Is the property management industry due for disruption?

We all know that technology and new ideas are disrupting industries left and right. 

Public transportation think Uber

Department stores think Amazon

Entertainment think Netflix

Auto industry think Tesla

Home sales think Zillow

I can't help but think that property management is next. The classic model of 10% of rents plus some sort of vacancy/new tenant/marketing fee is outdated, provides thin margins, and doesn't align the PM (who in most states has a fiduciary duty) and the landlord. 

Let's look at the average investor, he or she has 2 rentals that bring in a total of $2,000 a month. The PM makes $200 from this client, roughly $50 a week. I can't even get a plumber to show up at my house for under $150! So how much effort do you expect that PM is putting into that property. So now there's a vacancy, maybe this PM charges $250 to put a new tenant in the unit this is justified because of the cost to show and advertise the unit. In my experience, the PM gets no more or less based on the time the unit sits vacant.

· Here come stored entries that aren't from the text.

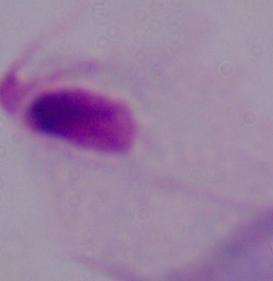
Photomicrograph. A trichomonad is shown. Captured at 1000x magnification.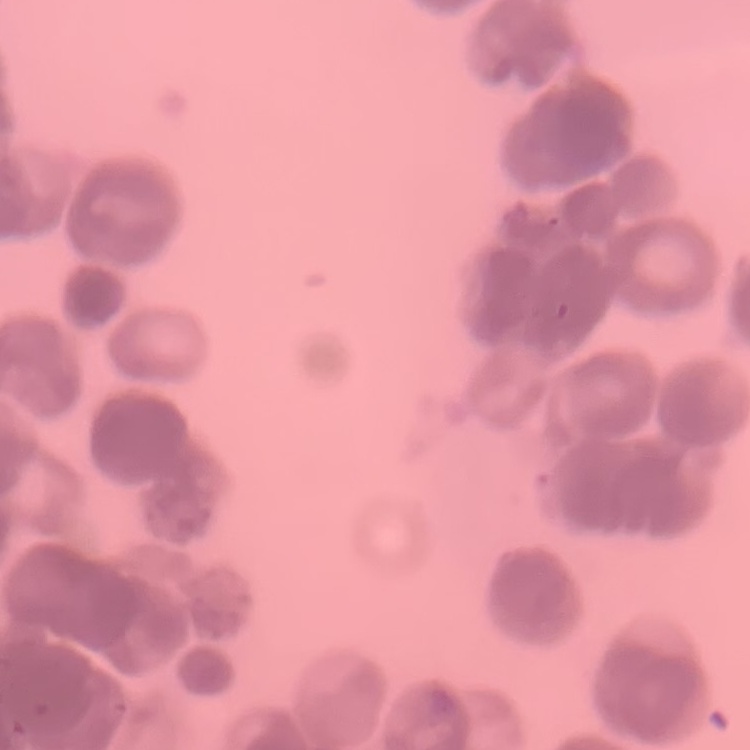

Summary:
  - Erythrocyte morphology: rouleaux formation
  - Stain: Field's or Giemsa
  - Image type: one tile cut from a larger photomicrograph
  - Preparation: thin peripheral smearReport the malaria status of this cell.
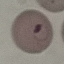
It is parasitized.

Summary:
  - Stain: Giemsa
  - Capture: smartphone through the microscope eyepiece
  - Preparation: thin smear
  - Image type: cell patch, automatically extracted from a larger field of view and resized to 64 × 64 pixels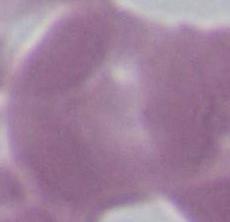

Summary:
  - Magnification: 1000x
  - Modality: photomicrograph
  - Identification: red blood cell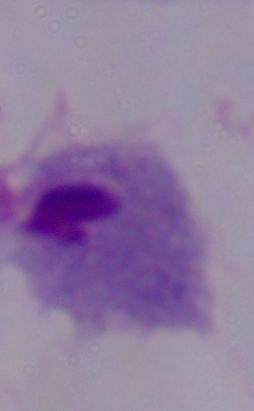 Captured at 1000x magnification. Micrograph. A trichomonad is shown.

As a landlord, I want 2 things, market rents, and low vacancies. But driving rents by $25/month is a hassle and only makes the PM $2.50 more a month, aka it's not worth it to them. And they're not penalized for a long vacancy so why rush to put a tenant in place. 

And I'm not saying all PMs are horrible (as a day job I work for a PM company). 
I am saying as an industry it feels like the landlord's interests are not aligned with the PM.


Just spitballing here, what if the PM guaranteed monthly cash flow... hear me out. This is more of a flat rate model. The property manager knows the market so well that they can analyze your property and sign a contract that states that you will receive a monthly cash flow of $150 after PITI expenses. Come hell or high water the PM pays that $150 into your account every month. BUT that means if the vacancies are low, repairs are efficient and rents are pushed each year, the PM gets to keep anything over $150. On the flip side when you have a vacancy for all of October and November the PM eats that expense and still pays $150 each month. 

In this disrupted model, the PM's butt is on the line if expenses run high, if vacancies are out of control and rents are below market. However, if they run an efficient business they can drive rents, minimize expenses and vacancies, and in turn increase profit margins. The landlord loses out on some upside potential but knows that his or her asset is in good hands.

Naturally, the contract would have to be reviewed every few years to adjust for market changes, inflation, etc. 

Is this a viable model? I have no idea but it's a thought and like mom always says, it's the thought that counts.